> Page excerpt:
Artificial Intelligence-Driven Opposing Forces (OPFOR)
Current constructive simulations use scripted behavior. AI-driven agents can learn from trainee actions, adapting tactics in real time. This creates unpredictable, high-stress training akin to facing a live opponent. The Army’s Artificial Intelligence Integration Center (AI2C) is developing adaptive OPFOR for the STE. The Guard could benefit from this at reduced cost, as AI OPFOR does not require role-players. Pilot programs in the Ohio National Guard in 2024 used AI to generate civilian crowd behaviors during stability operations scenarios.
Haptic Feedback and Multisensory Simulation
To overcome the lack of physical sensation, haptic vests, gloves, and full-body suits are being developed. These systems can simulate the recoil of a weapon, the vibration of a vehicle, or the impact of a blast. Combined with scent generators (e.g., smoke, fuel, blood), these systems approach full immersion. While still experimental, the Defense Advanced Research Projects Agency (DARPA) WARpV program aims to make portable haptic training suits available to units by 2027.

> Dataset extract:

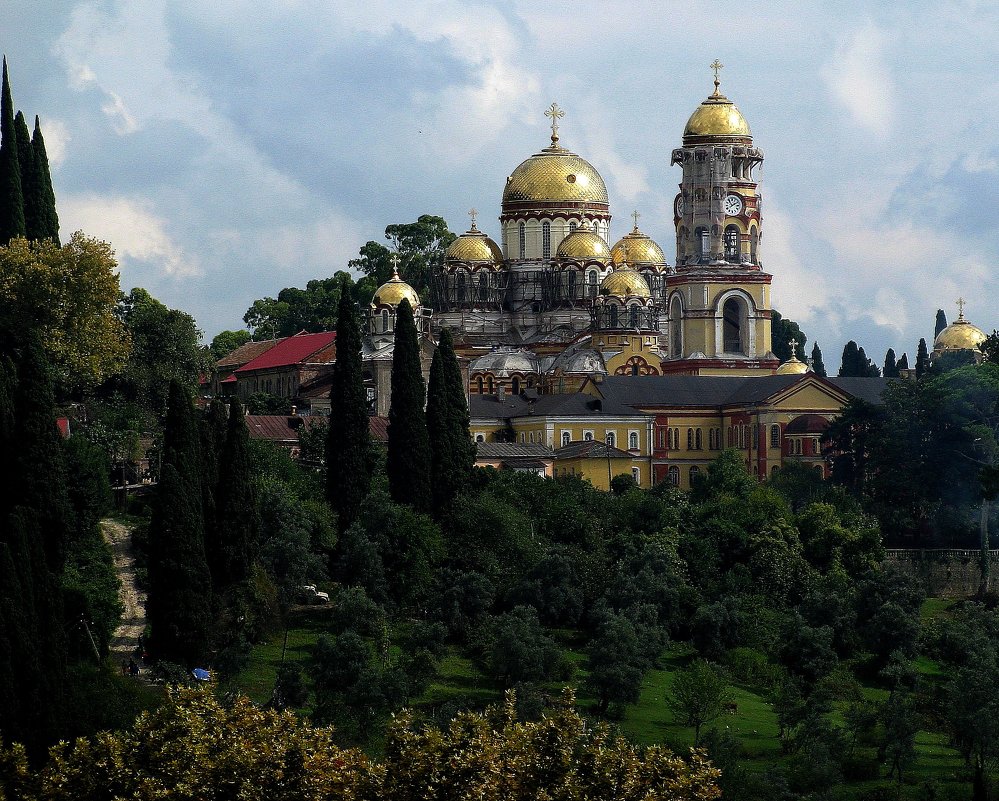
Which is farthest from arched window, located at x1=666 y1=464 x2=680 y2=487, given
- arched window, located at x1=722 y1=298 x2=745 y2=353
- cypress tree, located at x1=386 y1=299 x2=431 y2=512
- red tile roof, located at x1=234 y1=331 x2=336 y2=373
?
cypress tree, located at x1=386 y1=299 x2=431 y2=512

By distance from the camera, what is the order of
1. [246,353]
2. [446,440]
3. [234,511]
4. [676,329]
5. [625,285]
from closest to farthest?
[234,511] → [446,440] → [625,285] → [676,329] → [246,353]

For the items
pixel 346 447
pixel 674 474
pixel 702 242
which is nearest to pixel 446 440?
pixel 346 447

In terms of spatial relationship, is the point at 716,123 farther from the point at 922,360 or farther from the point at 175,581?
the point at 175,581

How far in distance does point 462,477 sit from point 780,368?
4212cm

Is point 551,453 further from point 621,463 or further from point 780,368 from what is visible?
point 780,368

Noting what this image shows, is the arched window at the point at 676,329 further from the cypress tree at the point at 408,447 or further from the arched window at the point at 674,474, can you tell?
the cypress tree at the point at 408,447

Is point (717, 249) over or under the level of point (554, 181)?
under

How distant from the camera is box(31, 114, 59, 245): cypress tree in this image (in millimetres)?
71125

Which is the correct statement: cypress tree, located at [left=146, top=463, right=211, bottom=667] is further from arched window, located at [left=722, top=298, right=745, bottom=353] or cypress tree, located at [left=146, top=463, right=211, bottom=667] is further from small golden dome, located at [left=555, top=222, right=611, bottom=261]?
small golden dome, located at [left=555, top=222, right=611, bottom=261]

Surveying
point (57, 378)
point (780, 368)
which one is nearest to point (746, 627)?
point (57, 378)

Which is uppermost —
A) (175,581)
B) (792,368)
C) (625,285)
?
(625,285)

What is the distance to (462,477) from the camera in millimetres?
67250

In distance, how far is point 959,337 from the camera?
112062mm

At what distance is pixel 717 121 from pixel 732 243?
5861 mm
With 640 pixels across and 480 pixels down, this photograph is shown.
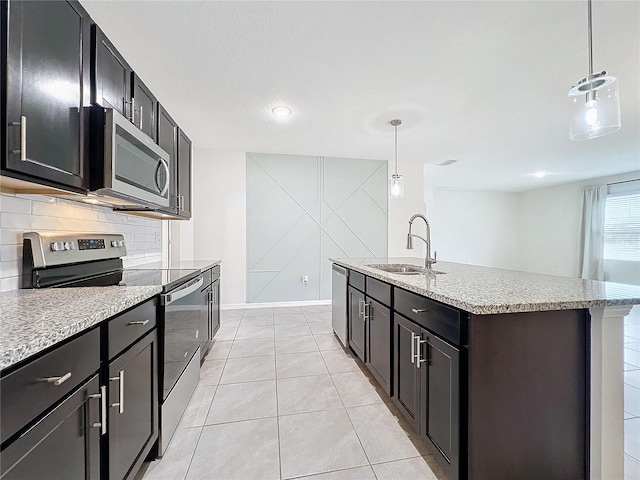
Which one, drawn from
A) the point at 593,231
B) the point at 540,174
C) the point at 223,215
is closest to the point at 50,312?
the point at 223,215

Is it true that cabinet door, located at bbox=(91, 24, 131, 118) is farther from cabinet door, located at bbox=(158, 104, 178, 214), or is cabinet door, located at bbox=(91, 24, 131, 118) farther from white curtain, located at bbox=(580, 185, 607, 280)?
white curtain, located at bbox=(580, 185, 607, 280)

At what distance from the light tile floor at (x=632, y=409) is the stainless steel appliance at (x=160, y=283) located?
2.34 m

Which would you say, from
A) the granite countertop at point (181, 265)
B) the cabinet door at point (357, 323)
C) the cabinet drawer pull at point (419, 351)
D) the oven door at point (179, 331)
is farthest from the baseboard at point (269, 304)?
the cabinet drawer pull at point (419, 351)

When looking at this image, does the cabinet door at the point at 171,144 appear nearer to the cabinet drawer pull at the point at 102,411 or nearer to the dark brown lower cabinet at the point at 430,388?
the cabinet drawer pull at the point at 102,411

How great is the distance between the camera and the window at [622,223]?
554 centimetres

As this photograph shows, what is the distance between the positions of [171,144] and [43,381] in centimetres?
220

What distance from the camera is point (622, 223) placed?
18.9ft

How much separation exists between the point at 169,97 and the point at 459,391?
10.6 feet

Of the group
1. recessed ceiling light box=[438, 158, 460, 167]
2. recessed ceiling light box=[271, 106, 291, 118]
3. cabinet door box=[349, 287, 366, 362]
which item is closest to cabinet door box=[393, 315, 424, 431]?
cabinet door box=[349, 287, 366, 362]

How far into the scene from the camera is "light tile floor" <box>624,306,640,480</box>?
1456 mm

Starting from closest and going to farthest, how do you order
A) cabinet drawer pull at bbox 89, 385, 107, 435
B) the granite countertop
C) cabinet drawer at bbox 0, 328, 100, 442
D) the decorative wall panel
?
cabinet drawer at bbox 0, 328, 100, 442 → cabinet drawer pull at bbox 89, 385, 107, 435 → the granite countertop → the decorative wall panel

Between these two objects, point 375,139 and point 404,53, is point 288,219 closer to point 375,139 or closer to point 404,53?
point 375,139

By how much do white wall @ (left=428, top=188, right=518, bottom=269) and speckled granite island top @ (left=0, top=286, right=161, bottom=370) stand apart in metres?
7.50

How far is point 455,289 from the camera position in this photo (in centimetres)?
136
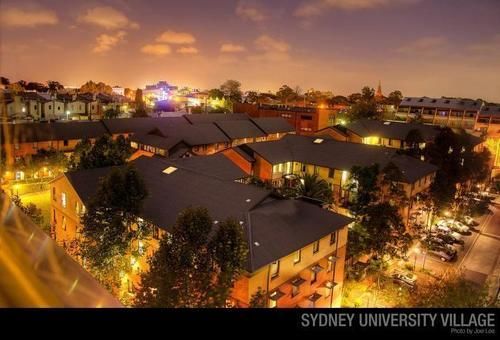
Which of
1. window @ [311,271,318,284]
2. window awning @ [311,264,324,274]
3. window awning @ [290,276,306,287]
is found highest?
window awning @ [311,264,324,274]

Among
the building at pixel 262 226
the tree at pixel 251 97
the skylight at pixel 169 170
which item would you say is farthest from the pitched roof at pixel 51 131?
the tree at pixel 251 97

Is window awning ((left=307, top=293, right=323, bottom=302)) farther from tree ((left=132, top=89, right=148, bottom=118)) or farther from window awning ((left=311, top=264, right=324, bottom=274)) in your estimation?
tree ((left=132, top=89, right=148, bottom=118))

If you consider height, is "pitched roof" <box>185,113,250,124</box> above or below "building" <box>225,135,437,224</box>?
above

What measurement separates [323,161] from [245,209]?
1584cm

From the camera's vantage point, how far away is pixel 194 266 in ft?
36.2

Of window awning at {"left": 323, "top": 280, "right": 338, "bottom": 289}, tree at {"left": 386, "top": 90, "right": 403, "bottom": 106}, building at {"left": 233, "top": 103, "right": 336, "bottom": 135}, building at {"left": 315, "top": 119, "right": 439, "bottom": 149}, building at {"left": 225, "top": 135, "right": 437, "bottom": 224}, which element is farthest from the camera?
tree at {"left": 386, "top": 90, "right": 403, "bottom": 106}

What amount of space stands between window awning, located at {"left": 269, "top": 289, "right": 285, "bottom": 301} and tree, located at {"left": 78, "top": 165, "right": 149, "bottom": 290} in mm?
5221

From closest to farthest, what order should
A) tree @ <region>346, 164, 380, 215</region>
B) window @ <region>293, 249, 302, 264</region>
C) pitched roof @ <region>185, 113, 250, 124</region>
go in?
window @ <region>293, 249, 302, 264</region>
tree @ <region>346, 164, 380, 215</region>
pitched roof @ <region>185, 113, 250, 124</region>

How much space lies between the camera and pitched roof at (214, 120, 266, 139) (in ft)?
134

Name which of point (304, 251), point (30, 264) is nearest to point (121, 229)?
point (304, 251)

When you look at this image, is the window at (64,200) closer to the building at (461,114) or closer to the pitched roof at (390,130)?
the pitched roof at (390,130)

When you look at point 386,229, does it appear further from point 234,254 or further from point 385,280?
point 234,254

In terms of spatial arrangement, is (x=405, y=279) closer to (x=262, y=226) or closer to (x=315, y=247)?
(x=315, y=247)

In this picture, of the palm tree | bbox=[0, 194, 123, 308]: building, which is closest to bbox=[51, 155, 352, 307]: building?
the palm tree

> Task instructions:
A. According to the training-technology excerpt, why could the Guard gain adaptive OPFOR at reduced cost? Answer in one or two sentences.
B. Summarize the training-technology excerpt in two sentences.
C. Continue the training-technology excerpt from the point where it stops.

> Answer list:
A. The Guard could benefit at reduced cost because AI-driven OPFOR does not require role-players.

B. AI-driven opposing forces, which the Army's AI2C is developing for the STE, learn from trainee actions and adapt tactics in real time, giving unpredictable training without role-players; the Ohio National Guard piloted AI-generated civilian crowd behaviors in 2024. Haptic vests, gloves, and suits, combined with scent generators, aim to add physical sensation such as recoil, vibration, and blast impact, and DARPA's WARpV program seeks to make portable haptic training suits available to units by 2027.

C.
Cross-Domain and Joint Simulation
Future conflicts will be multidomain—land, air, sea, space, and cyberspace. The Guard must train with other services and civilian agencies. The Joint Simulation Environment (JSE) is a Navy-led platform that allows F-35 pilots and Navy SEALs to train together virtually. Expanding this to include Guard ground units and state emergency services would enable realistic whole-of-government exercises. The National Guard Bureau is exploring a cloud-based joint simulation portal that could connect all 54 states and territories.
Mobile and Deployable Training Kits
The future is mobile. Containerized simulation labs that can be airlifted to armories or deployed overseas are being developed. The Army Rapid Capabilities and Critical Technologies Office (RCCTO) is building a flyaway VR kit that fits in two Pelican cases and can set up in 30 minutes. This would allow Guard units to train en route to a mobilization site or in remote locations. Initial operational capability is expected in 2025.
Integration with Operational Systems
The line between training and operations will blur. The same simulator used for mission rehearsal can be connected to real command-and-control systems. For example, a Guard brigade’s simulation can accept live feeds from satellite imagery and enemy contacts, turning a training scenario into a real planning tool. This concept, known as “continuous training,” means that units can train on real-world data before executing actual missions. Pilot programs in the North Carolina Guard already use this approach for hurricane response.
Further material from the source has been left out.